Nothing ever changes. All throughout med school, you think it'll be different when you're finally an M.D. You think becoming an M.D. is the pot of gold at the end of the rainbow, and once you get there you'll finally feel like a professional, and maybe even be treated like one. But no, not yet. I got yelled at by the attending for going to the bathroom during rounds. We were in between patients, and I really had to go, so I raced off, went, and then caught up with the group as we were reaching the next room. The attending sees me sneak back in line, gives me a look, and asks me if I had somewhere more important to be. I said no, I had just quickly gone to use the restroom, and he makes an example out of me, says that I slowed down the rest of the group, that his time is valuable, and that I'm wasting it and should have the self-control to hold it in until we're done with rounds. Well, excuse me. Excuse me for drinking three cups of coffee just to stay awake, since we're working 14 hour shifts every day and I'm not getting enough sleep. Excuse me for staying late to make sure my charts are up to date, every night. Excuse me for wasting perhaps three seconds of the "valuable" time you're desperately wishing you could be using to go play golf. Yeah, I heard you talking about it as we finished up. "Only call if it's urgent," I heard you tell the chief resident. "I'll be golfing until 2." Awesome.
Even with the degree, even with the letters at the end of my name, I'm still just an indentured servant until residency is over. If the patients knew that decisions about their care were being made by people who apparently can't even be trusted to know when it's okay to use the bathroom, they'd question the whole system. It's hard not to question the system. It's hard to accept that patients are the guinea pigs while the second- and third-years test out their abilities to determine correct medication dosages rather than feeling comfortable enough to call the attending and ask, just to be sure. It's hard to accept that the system thinks exhausted students making decisions are better than rested ones. It's hard to accept that the system thinks there's some benefit to us working so many hours that we can't possibly have a life.

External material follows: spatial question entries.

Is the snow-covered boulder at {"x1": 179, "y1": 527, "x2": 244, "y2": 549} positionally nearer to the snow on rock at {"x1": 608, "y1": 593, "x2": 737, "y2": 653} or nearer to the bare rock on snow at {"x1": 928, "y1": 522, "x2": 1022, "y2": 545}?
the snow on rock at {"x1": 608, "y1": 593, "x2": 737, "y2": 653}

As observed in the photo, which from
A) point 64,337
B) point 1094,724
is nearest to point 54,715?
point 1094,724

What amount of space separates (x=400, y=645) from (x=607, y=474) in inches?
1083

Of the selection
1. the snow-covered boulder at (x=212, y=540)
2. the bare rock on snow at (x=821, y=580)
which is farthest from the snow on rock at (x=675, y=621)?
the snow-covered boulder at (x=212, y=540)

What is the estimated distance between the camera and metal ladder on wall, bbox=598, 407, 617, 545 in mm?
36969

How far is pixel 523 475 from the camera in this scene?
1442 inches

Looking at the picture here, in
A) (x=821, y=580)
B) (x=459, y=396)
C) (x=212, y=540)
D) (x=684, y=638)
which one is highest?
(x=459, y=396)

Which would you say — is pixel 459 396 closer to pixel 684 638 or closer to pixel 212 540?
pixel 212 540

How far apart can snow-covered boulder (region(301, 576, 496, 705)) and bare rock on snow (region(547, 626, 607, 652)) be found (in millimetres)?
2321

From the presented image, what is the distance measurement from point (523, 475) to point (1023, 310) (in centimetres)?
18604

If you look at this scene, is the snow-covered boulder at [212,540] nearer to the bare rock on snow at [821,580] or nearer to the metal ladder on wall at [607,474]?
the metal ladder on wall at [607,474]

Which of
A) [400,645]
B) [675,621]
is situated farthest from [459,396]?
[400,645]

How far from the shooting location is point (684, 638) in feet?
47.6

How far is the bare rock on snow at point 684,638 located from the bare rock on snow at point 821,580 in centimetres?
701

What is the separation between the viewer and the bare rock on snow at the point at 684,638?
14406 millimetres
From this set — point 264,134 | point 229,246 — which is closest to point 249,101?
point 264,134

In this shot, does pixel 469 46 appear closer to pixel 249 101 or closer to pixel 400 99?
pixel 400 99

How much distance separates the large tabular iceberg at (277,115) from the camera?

I'm never going to see my friends, for the next three years. I'm never going to see my family. I'm going to miss weddings, and birthdays. And for what? So at the end of three years I have no friends left and I'm entering a profession that it seems like everyone already in it wants to leave. "We're not clinicians, we're business people," is what you hear from everyone. From the editorial in yesterday's NY Times that I barely had a chance to read. A cardiologist, Sandeep Jauhar, moonlighting at a clinic in Queens. Why is he moonlighting? He's a cardiologist. How much money does he want? Maybe he's moonlighting because he doesn't know how to spend time with his family, he's been gone so much. Maybe it's a business to him because he just wants to maximize profits. I don't want or need to maximize profits. I went to medical school to help people and feel like I have a safety net-- to feel like I'm employable no matter what, and I have a real profession. But I don't need or want it to be the only thing in my life. I want to have friends, and hobbies, and time to just space out in front of the television. But we certainly don't get that in residency, and maybe not even afterwards. Being an intern sucks, being an adult sucks. Life sucks, sometimes.